---------- Data listing
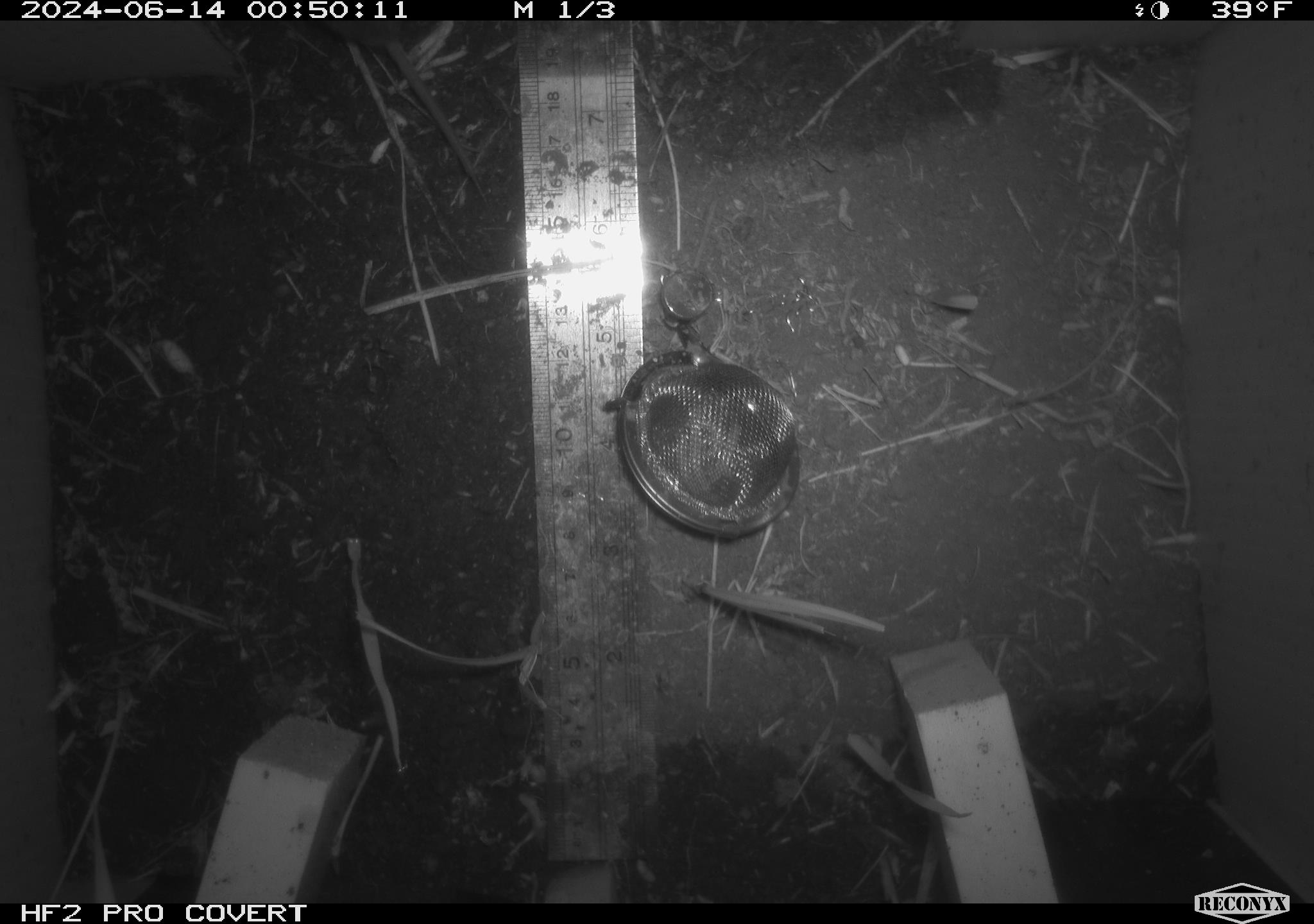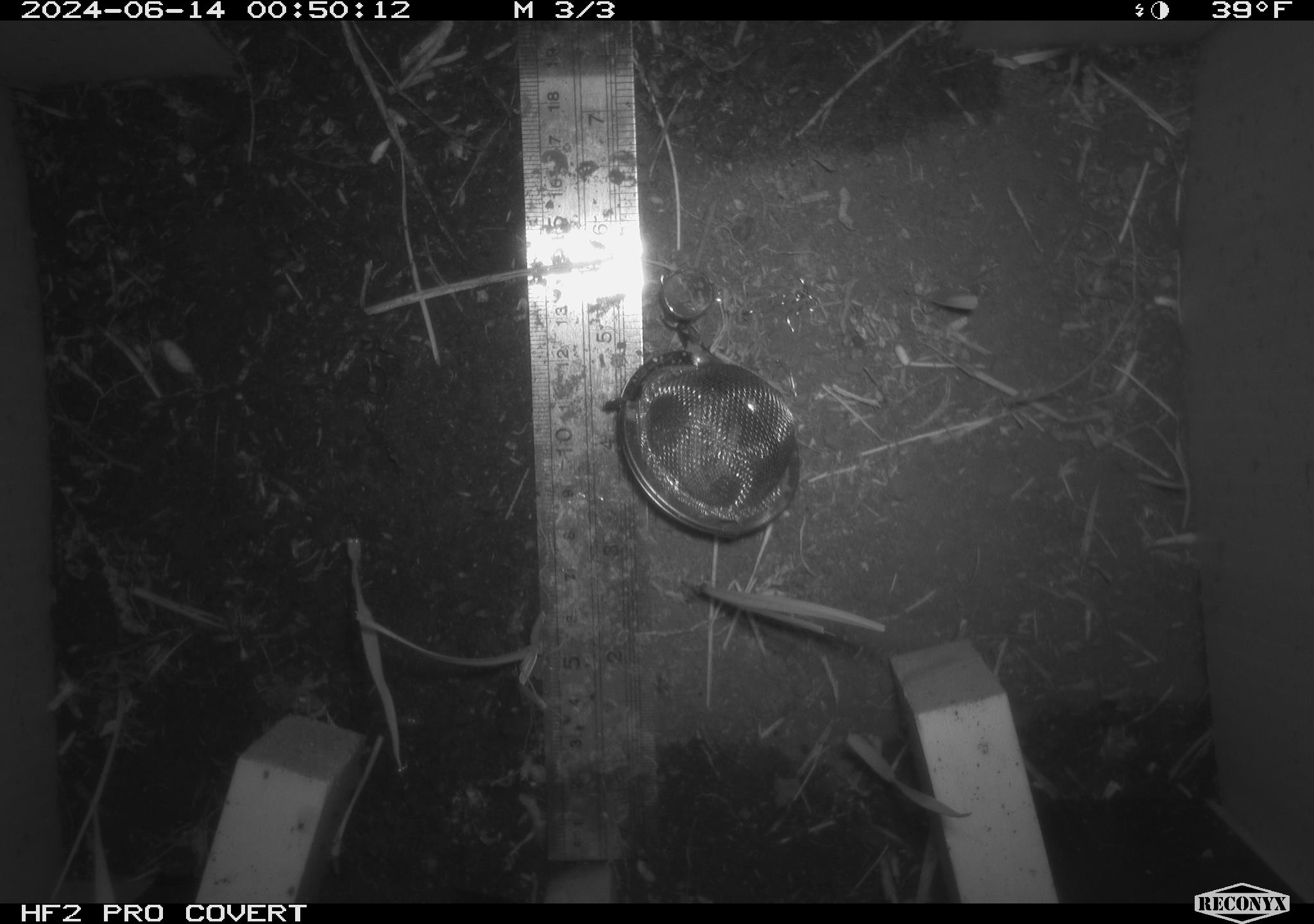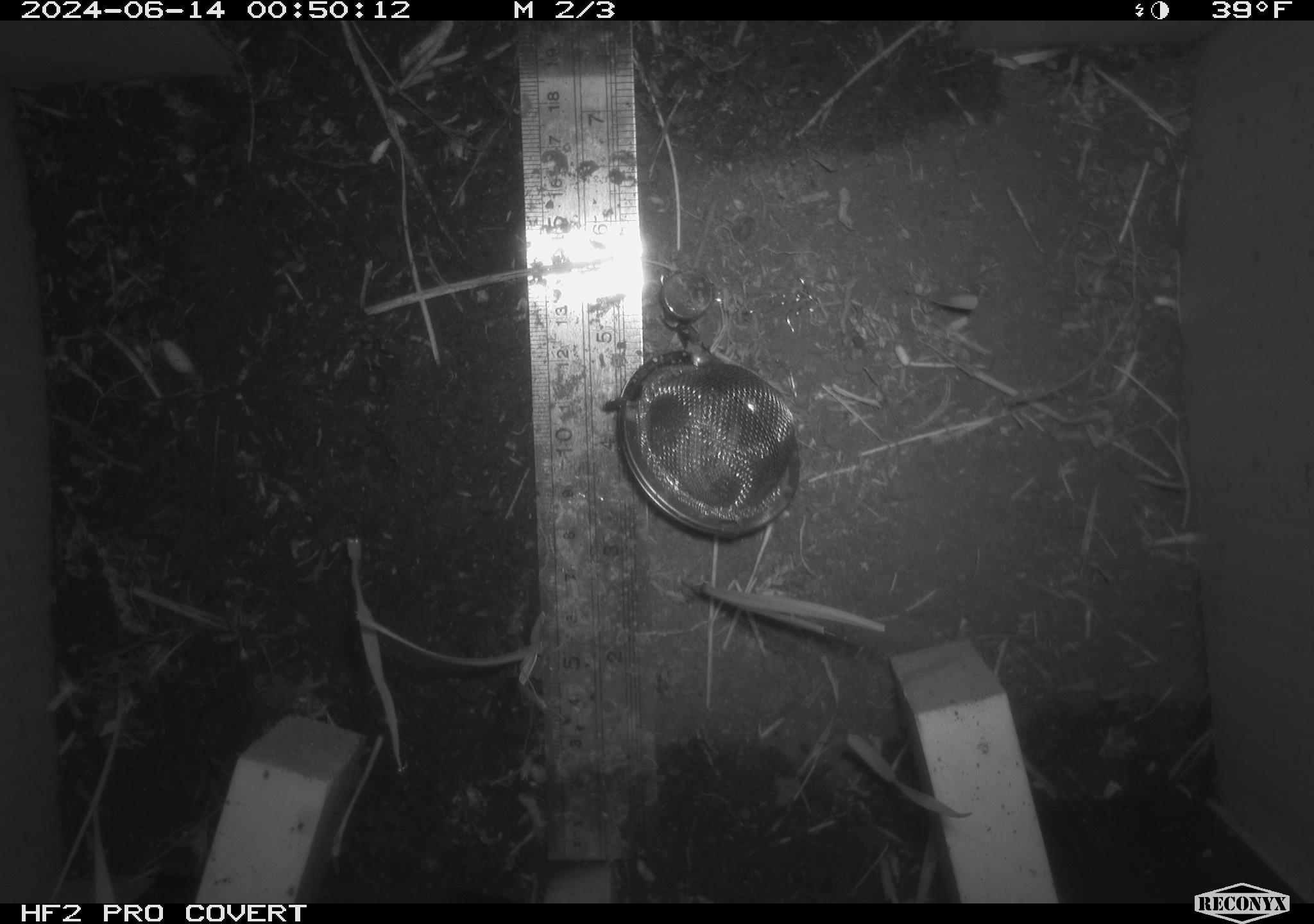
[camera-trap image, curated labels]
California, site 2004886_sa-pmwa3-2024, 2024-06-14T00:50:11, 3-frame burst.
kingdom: Animalia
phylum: Chordata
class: Mammalia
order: Rodentia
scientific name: Rodentia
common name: mouse species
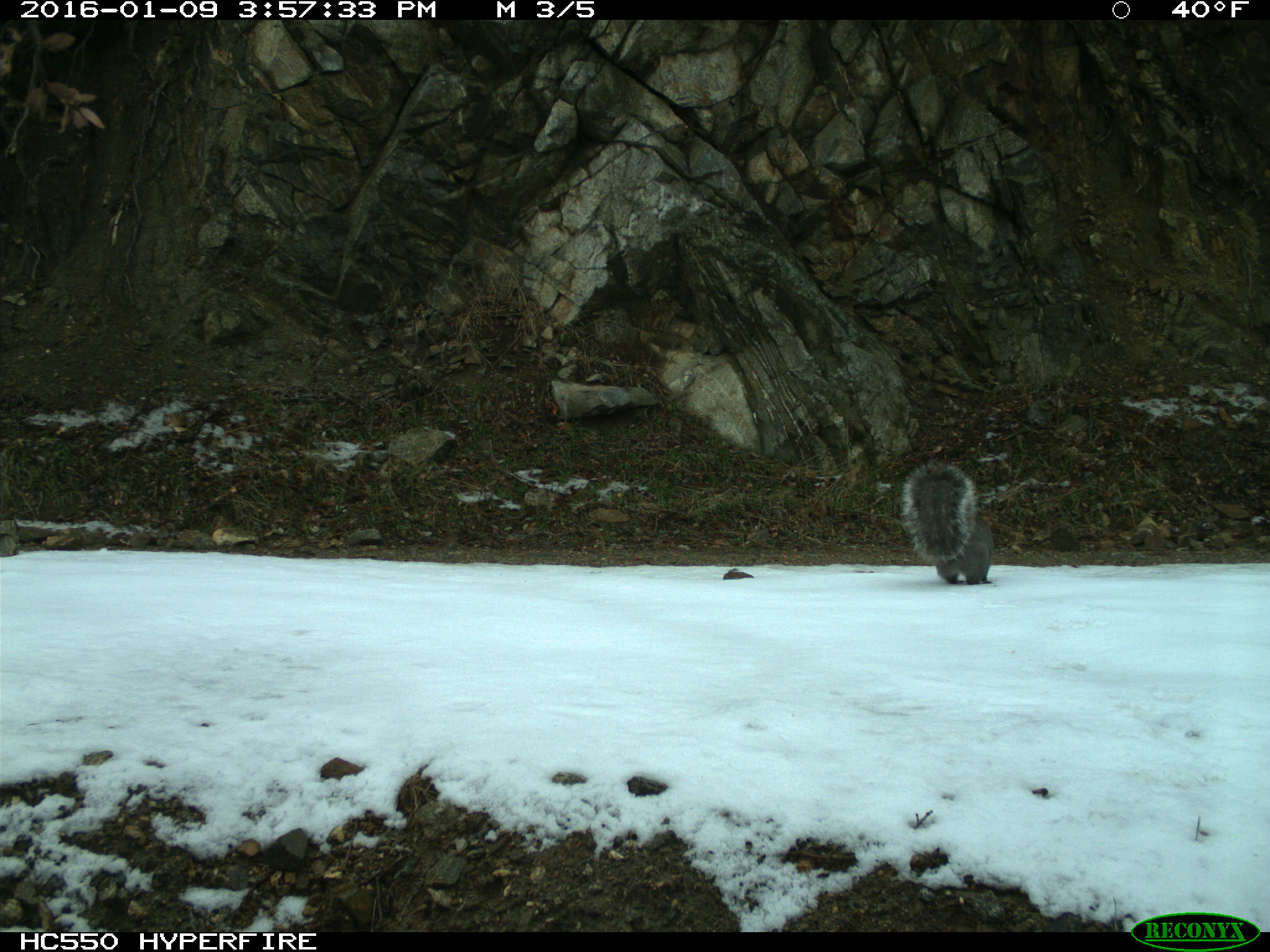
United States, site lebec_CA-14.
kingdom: Animalia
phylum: Chordata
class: Mammalia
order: Rodentia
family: Sciuridae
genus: Sciurus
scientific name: Sciurus carolinensis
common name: eastern gray squirrel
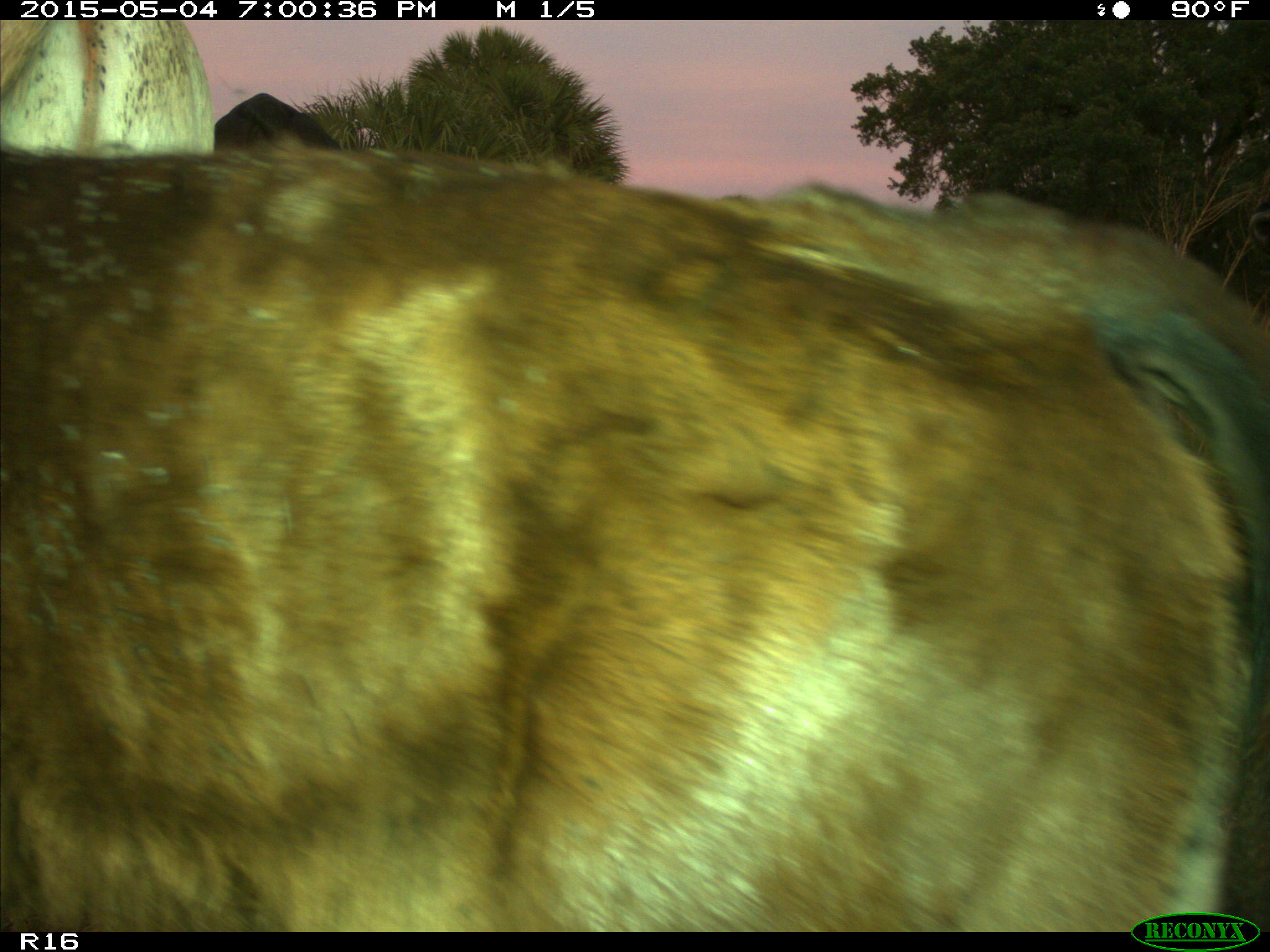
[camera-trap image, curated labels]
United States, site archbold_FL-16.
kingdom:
--------------------
Starting at the line that contains "2024-06-14T00:50:11, 3-frame burst.", restate each line verbatim through the final line of the listing, skipping all pictures.

California, site 2004886_sa-pmwa3-2024, 2024-06-14T00:50:11, 3-frame burst.
kingdom: Animalia
phylum: Chordata
class: Mammalia
order: Rodentia
scientific name: Rodentia
common name: mouse species
United States, site lebec_CA-14.
kingdom: Animalia
phylum: Chordata
class: Mammalia
order: Rodentia
family: Sciuridae
genus: Sciurus
scientific name: Sciurus carolinensis
common name: eastern gray squirrel
[camera-trap image, curated labels]
United States, site archbold_FL-16.
kingdom:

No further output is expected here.